### [Document excerpt]
I think it’s time for a submission to the National Consumer Commission and perhaps the Gaming Board. If this activity can be deemed as gambling it will be easy to shut down the za site at least, the Gaming Board are now in a position (since the Piggs Peak Poker ruling) to prosecute any entity deemed to be facilitating online gaming, this includes the ISP hosting the site and even the banks who are facilitating deposits to the site. If there is any likelihood of the banks being prosecuted, they (the banks) will quickly pull the plug.

Sorry Spugoo, your original post of Oct 31, stating “We have the ability to identify auctions that ended prematurely or having suspicious bidding activity – for which there has been none we have noted so far.” – seemed a little disingenious, given the copious evidence suggesting suspicious bidding behaviour.
Having properly looked at your site, you would seem to be on the side of the punter here, not the house. I withdraw the previous inference of complicity.
Apologies.

Hi Marc,

I have been watching Smokoo today. Having spent R250 buying credits to be allowed to bid I am now aware that there is very little chance I will actually win anything.

There is currently a Blackberry Torch 9860 on “auction”. Two user (Humilis and Manou78) have dragged the price of this item from the low R50 region to over R74. This amounts to R24 which is 2400 bids, and each bid costs R5. Between them they have spent nearly R12,000 to purchase a phone which is worth R6,999!

Surely nobody can be that naive, or ignorant to realise that this is ridiculous economics? There is now a third party who is bidding on the unit which just adds to the pot. Each of these bids is placed via an auto function so the bidders are probably not actually placing the bids. And this has been going on since just after 11h00 this morning, over ten hours!

It looks a lot like insider trading to me. Bids placed within the organisation to drive up interest in the website. If the bids are legit at the present price of R74.25 the company has earned a profit of R30,625 selling the unit.

They’ll continue denying it no doubt, but the doubts will not disappear. If it looks like a scam, and smells like a scam …

Okay, now it has gone to far. The same guy is still bidding on the Blackberry Torch – 24 hours later.

### [Work instructions]
• 1. According to the comments about Smokoo auctions, which two users pushed up the price of the Blackberry Torch 9860?
• 2. Summarize the comments about Smokoo auctions in three sentences.
The data that follows has no connection to the comments about Smokoo auctions.

### [Given data]
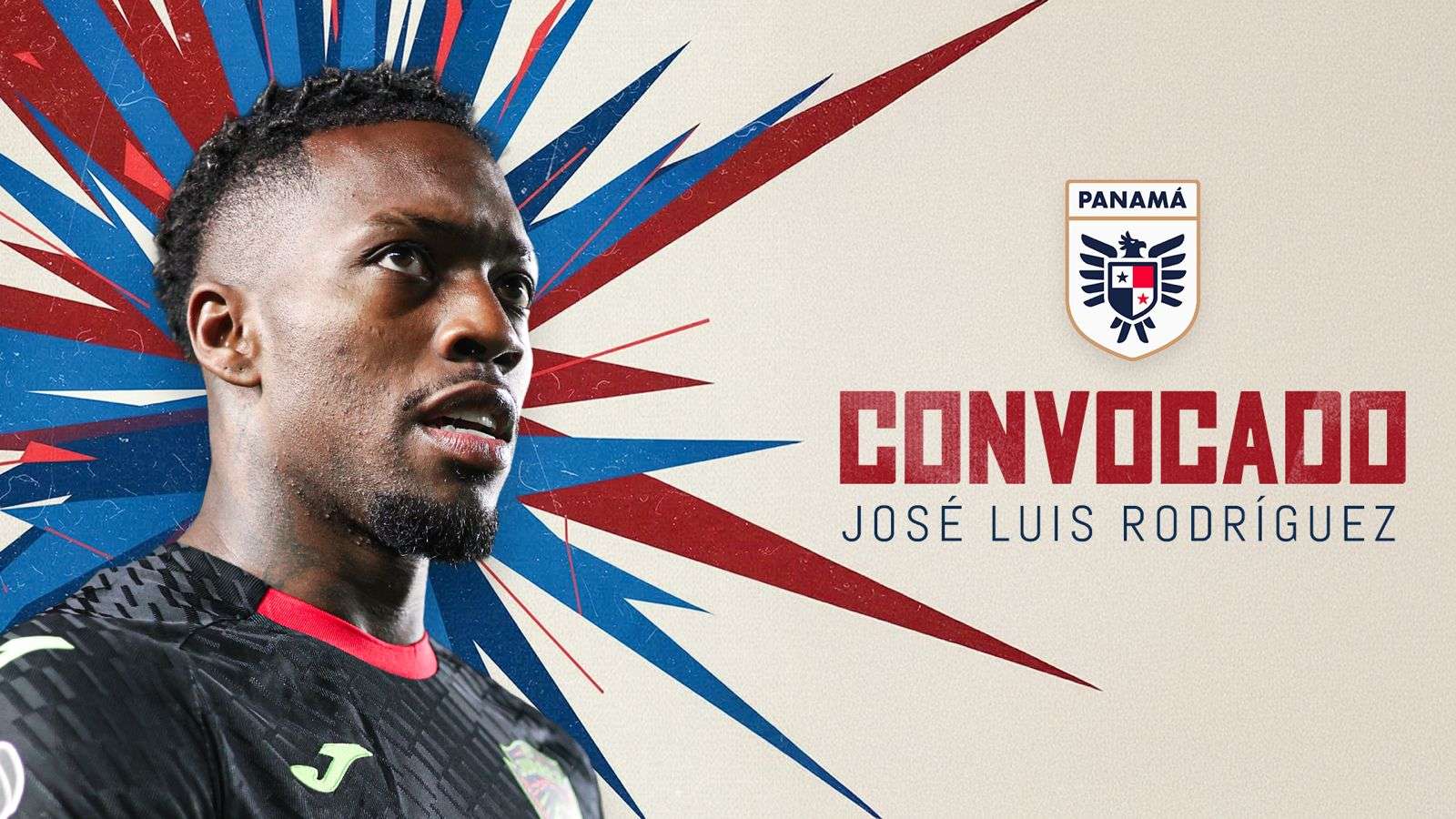 Convocan a Puma Rodríguez a la Selección de Panamá rumbo al Mundial 2026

### [Exercise solutions]
• 1. Humilis and Manou78.

• 2. One commenter proposes a submission to the National Consumer Commission and perhaps the Gaming Board, noting that the Gaming Board can now prosecute any entity facilitating online gaming, including ISPs and banks. Another commenter apologizes to Spugoo and withdraws an earlier inference of complicity. A third describes a Smokoo auction for a Blackberry Torch 9860 where two users drove the price from about R50 to over R74, suspects bids placed within the organization, and later reports the same user still bidding 24 hours on.